Brave new world – Teil 1

Alles in allem sieht es ganz so aus, als wäre uns Utopia viel näher, als irgend jemand es sich vor nur fünfzehn Jahren hätte vorstellen können. Damals verlegte ich die Utopie sechshundert Jahre in die Zukunft. Heute scheint es durchaus möglich, daß uns dieser Schrecken binnen eines einzigen Jahrhunderts auf den Hals kommt; das heißt, wenn wir in der Zwischenzeit davon absehen, einander zu Staub zu zersprengen.

~ Aldous Huxley, 1946 ~

Es steckt eine tiefe Lethargie in meinen Gliedern, eigentlich ist es ein Gift, dass mich und mein Herzen lähmt. Ich bin gefühlsunfähig, weil es so viel ist, was dort kommt, was ins Rollen geraten ist und die Fassade bröckeln läßt.

Schalte ich jedesmal den Computer an, so überlege ich, ob nicht jemand mich beobachtet durch die Kamera im Gehäuse. Schreibe ich meinen Blog, dann weiß ich nicht, ob nicht ein staatliches Organ mitließt. Noch heute wirft man der DDR vor seine Bürger und Besucher abgehört, mit heißem Wasserdampf Briefe geöffnet und das ein oder andere Westpaket geplündert zu haben. Ein Unrechtsstaat war das, so sagt man, der seinen Insassen Konsum und Pauschalreisen nach Mallorca vorenthielt. Heutige Existanzangst,  Klassengesundheits- und Schulsystem nimmt man willentlich in Kauf, solang es unter dem Deckmantel der Demokratie geschieht.

Seit 2001 ist unter diesem Deckmantel auch die Privatsphäre verschwunden. Für die Demokratie und für die Sicherheit darf alles und jeder abgehört werden. Für die Freiheit und für die Sicherheit verschwinden Menschen ohne jeglichen Gerichtsprozeß in der Vorhölle der Folterkeller.

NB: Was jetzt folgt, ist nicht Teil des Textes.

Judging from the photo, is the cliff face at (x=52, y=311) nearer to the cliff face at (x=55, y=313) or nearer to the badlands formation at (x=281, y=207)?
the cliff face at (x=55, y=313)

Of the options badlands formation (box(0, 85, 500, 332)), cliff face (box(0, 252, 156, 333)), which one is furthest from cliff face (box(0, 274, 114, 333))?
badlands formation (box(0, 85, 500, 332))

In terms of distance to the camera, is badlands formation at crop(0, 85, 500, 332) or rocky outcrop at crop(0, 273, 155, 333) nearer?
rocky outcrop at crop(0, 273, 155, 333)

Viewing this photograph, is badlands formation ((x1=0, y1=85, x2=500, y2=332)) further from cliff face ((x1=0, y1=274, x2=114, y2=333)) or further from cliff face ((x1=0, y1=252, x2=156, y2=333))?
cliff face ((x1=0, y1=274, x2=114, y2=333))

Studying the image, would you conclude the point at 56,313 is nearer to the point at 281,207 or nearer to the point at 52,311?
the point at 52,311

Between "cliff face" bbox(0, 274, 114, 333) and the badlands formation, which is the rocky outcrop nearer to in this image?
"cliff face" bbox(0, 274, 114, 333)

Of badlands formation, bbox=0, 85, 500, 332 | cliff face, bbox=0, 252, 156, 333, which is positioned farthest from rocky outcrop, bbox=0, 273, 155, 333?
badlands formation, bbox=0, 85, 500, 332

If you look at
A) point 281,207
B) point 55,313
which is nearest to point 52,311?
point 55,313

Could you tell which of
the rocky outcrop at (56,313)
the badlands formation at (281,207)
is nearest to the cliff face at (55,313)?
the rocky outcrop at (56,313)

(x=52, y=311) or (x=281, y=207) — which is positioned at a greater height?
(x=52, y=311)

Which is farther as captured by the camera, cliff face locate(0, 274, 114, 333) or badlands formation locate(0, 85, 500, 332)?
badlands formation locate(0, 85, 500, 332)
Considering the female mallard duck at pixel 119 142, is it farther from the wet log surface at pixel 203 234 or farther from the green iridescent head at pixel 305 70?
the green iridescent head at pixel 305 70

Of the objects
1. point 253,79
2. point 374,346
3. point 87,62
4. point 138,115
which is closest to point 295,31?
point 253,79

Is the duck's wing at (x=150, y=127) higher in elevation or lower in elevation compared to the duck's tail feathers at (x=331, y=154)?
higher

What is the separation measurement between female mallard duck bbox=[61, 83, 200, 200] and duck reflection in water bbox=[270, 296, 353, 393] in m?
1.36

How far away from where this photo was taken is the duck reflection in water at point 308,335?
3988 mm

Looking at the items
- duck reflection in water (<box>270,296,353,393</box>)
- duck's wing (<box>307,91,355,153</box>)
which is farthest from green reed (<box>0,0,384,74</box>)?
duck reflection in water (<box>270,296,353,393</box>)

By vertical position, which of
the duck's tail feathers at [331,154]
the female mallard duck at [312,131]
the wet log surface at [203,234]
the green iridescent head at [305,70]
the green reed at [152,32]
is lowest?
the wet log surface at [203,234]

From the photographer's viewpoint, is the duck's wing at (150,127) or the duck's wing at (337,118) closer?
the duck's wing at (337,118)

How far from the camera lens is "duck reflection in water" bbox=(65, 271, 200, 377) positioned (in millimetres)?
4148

Schnell werden Sondergesetze erlassen, dass diese verlängerten Verhörmethoden im Prozess verwendet werden darf, der niemals statt finden soll.

Krieg ist Frieden

Freiheit ist Sklaverei

Unwissenheit ist Stärke

~George Orwell, 1984 ~

Schauen wir auf die Vergangenheit zurück, dann stellen wir die vergangen Jahrhunderte immer als barbarisch und unmenschlich dar. Wir erschaudern vor der Gottgefälligkeit der Herrscher, vor deren Blutrünstig- und Kaltschnäuzigkeit.

Wir sehen uns selbst auf dem Zenith der Menschlichkeit, doch teilen wir mutmaßlich ein, wer nun Mensch und wer Unmensch ist. Was waren die Berliner 1848 doch für glückliche Menschen, als sie sich einst vor den Toren Berlins, im Tiergarten, versammelten um ungestört Besprechungen zu halten. Sie brauchten nur die Füße vor die Stadt zu setzen, heute müssen, so fern wir nicht gehört und verfolgt werden wollen, aus einer Welt austreten, die uns längst zur digitalen Heimat geworden ist, auch wenn windige Politiker mit Abhörerfahrung behaupten, dies sei immer noch Neuland.

So sind wir beraubt von etwas, was uns das Menschenrecht sichert, wir sind beraubt von unserer Privatheit. Es schert keinen, weil niemand nichts zu verbergen hat, weil jeder seine eigenen kleinen Sorgen trägt und es doch ist: für die Freiheit und Demokratie.

Trotzdem sind wir allesamt unter Generalverdacht Terrorist zu sein, oder Schmarotzer für die kapitalistischen Firmen, oder ein terroristischer Schmarotzer oder ein schmarotzender Terrorist, wenn Aldi oder Rewe seine Mitarbeiter überwacht oder gleich ein fremder Staat die ganze Welt.

Wir haben die Pille geschluckt, die uns Snowden angeboten hat. Wir sind nicht erwacht. Wir blinzeln noch.